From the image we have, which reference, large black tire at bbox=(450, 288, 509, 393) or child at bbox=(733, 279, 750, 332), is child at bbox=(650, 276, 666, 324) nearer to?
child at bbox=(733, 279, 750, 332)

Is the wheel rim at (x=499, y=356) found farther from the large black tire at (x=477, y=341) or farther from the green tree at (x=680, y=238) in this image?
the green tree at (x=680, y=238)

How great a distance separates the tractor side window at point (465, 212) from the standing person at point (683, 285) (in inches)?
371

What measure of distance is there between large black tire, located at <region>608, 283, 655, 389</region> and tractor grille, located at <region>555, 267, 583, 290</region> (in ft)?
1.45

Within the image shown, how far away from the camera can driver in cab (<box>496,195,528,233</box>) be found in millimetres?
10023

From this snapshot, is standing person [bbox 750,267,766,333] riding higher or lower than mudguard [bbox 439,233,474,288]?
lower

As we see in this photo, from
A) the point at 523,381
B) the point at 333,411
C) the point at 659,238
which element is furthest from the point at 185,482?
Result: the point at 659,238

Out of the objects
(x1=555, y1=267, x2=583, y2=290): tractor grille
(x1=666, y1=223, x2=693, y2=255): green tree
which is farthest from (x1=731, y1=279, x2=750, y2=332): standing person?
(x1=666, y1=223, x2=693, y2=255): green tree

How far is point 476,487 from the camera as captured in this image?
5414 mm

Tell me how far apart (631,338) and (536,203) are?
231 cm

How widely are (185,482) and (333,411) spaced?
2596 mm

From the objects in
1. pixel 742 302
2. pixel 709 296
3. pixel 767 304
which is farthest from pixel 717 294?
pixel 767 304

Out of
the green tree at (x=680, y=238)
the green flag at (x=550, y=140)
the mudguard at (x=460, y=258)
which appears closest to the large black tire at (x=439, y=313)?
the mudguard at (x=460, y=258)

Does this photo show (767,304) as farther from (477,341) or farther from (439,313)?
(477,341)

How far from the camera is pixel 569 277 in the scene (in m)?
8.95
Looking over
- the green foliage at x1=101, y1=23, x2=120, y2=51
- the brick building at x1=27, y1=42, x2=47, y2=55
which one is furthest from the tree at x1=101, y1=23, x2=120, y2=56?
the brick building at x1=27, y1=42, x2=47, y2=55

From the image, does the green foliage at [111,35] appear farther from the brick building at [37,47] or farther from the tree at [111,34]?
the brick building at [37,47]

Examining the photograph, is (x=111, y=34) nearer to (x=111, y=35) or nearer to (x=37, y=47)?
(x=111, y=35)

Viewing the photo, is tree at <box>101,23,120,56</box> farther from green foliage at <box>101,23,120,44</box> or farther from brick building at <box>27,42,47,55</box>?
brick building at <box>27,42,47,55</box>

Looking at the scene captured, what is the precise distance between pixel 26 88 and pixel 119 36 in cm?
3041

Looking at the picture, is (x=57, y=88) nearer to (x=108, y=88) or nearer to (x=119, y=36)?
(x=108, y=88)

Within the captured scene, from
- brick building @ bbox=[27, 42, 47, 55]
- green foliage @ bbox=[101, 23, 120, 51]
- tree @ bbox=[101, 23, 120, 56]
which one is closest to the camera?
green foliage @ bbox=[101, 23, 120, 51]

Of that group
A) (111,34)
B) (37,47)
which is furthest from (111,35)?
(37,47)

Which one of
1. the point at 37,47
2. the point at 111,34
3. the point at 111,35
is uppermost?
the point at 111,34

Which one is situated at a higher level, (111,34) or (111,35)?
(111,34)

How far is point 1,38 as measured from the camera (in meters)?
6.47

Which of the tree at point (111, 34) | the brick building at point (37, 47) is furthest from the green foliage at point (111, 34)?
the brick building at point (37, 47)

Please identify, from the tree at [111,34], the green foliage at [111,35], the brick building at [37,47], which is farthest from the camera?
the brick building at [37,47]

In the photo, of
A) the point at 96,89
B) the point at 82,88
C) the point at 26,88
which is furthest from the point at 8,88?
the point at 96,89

===============

=== Written problem ===
Rewrite all of the lines above as a numbered list, omitting the blank lines.

=== Exercise result ===
1. From the image we have, which reference, large black tire at bbox=(450, 288, 509, 393) or child at bbox=(733, 279, 750, 332), is child at bbox=(650, 276, 666, 324) nearer to?
2. child at bbox=(733, 279, 750, 332)
3. Is the wheel rim at (x=499, y=356) found farther from the large black tire at (x=477, y=341) or farther from the green tree at (x=680, y=238) in this image?
4. the green tree at (x=680, y=238)
5. How great a distance separates the tractor side window at point (465, 212) from the standing person at point (683, 285) (in inches)?
6. 371
7. What measure of distance is there between large black tire, located at <region>608, 283, 655, 389</region> and tractor grille, located at <region>555, 267, 583, 290</region> (in ft)?
8. 1.45
9. Within the image shown, how far away from the camera can driver in cab (<box>496,195,528,233</box>) be found in millimetres?
10. 10023
11. From this snapshot, is standing person [bbox 750,267,766,333] riding higher or lower than mudguard [bbox 439,233,474,288]?
12. lower
13. As we see in this photo, from
14. A) the point at 523,381
15. B) the point at 333,411
16. C) the point at 659,238
17. which element is furthest from the point at 185,482?
18. Result: the point at 659,238
19. Out of the objects
20. (x1=555, y1=267, x2=583, y2=290): tractor grille
21. (x1=666, y1=223, x2=693, y2=255): green tree
22. which is farthest from (x1=731, y1=279, x2=750, y2=332): standing person?
23. (x1=666, y1=223, x2=693, y2=255): green tree
24. How far is point 476,487 from the camera as captured in this image?
25. 5414 mm
26. Tell me how far apart (631,338) and (536,203) are?
27. 231 cm
28. How widely are (185,482) and (333,411) spaced?
29. 2596 mm
30. From the objects in
31. 1. pixel 742 302
32. 2. pixel 709 296
33. 3. pixel 767 304
34. which is farthest from pixel 717 294?
35. pixel 767 304
36. Out of
37. the green tree at (x=680, y=238)
38. the green flag at (x=550, y=140)
39. the mudguard at (x=460, y=258)
40. which appears closest to the large black tire at (x=439, y=313)?
41. the mudguard at (x=460, y=258)
42. Does this photo show (767,304) as farther from (477,341) or farther from (439,313)?
43. (477,341)
44. How far from the camera is pixel 569 277 in the scene (in m)?
45. 8.95
46. Looking over
47. - the green foliage at x1=101, y1=23, x2=120, y2=51
48. - the brick building at x1=27, y1=42, x2=47, y2=55
49. which one is furthest from the tree at x1=101, y1=23, x2=120, y2=56?
50. the brick building at x1=27, y1=42, x2=47, y2=55
51. From the image, does the green foliage at [111,35] appear farther from the brick building at [37,47] or farther from the tree at [111,34]?
52. the brick building at [37,47]
53. Examining the photograph, is (x=111, y=34) nearer to (x=111, y=35) or nearer to (x=37, y=47)?
54. (x=111, y=35)
55. Viewing the photo, is tree at <box>101,23,120,56</box> farther from green foliage at <box>101,23,120,44</box> or farther from brick building at <box>27,42,47,55</box>?
56. brick building at <box>27,42,47,55</box>
57. Looking at the scene captured, what is the precise distance between pixel 26 88 and pixel 119 36 in cm?
58. 3041
59. Looking at the picture, is (x=57, y=88) nearer to (x=108, y=88) or nearer to (x=119, y=36)?
60. (x=108, y=88)
61. Within the captured scene, from
62. - brick building @ bbox=[27, 42, 47, 55]
63. - green foliage @ bbox=[101, 23, 120, 51]
64. - tree @ bbox=[101, 23, 120, 56]
65. which one is closest to the camera?
66. green foliage @ bbox=[101, 23, 120, 51]
67. Of that group
68. A) (111,34)
69. B) (37,47)
70. which is furthest from (111,35)?
71. (37,47)
72. Which one of
73. 1. the point at 37,47
74. 2. the point at 111,34
75. 3. the point at 111,35
76. is uppermost?
77. the point at 111,34
78. Which one is situated at a higher level, (111,34) or (111,35)?
79. (111,34)
80. How far is point 1,38 as measured from the camera (in meters)?
81. 6.47
82. Which of the tree at point (111, 34) | the brick building at point (37, 47) is furthest from the green foliage at point (111, 34)?
83. the brick building at point (37, 47)
84. Please identify, from the tree at [111,34], the green foliage at [111,35], the brick building at [37,47], which is farthest from the camera?
85. the brick building at [37,47]
86. In the photo, of
87. A) the point at 96,89
88. B) the point at 82,88
89. C) the point at 26,88
90. which is furthest from the point at 8,88?
91. the point at 96,89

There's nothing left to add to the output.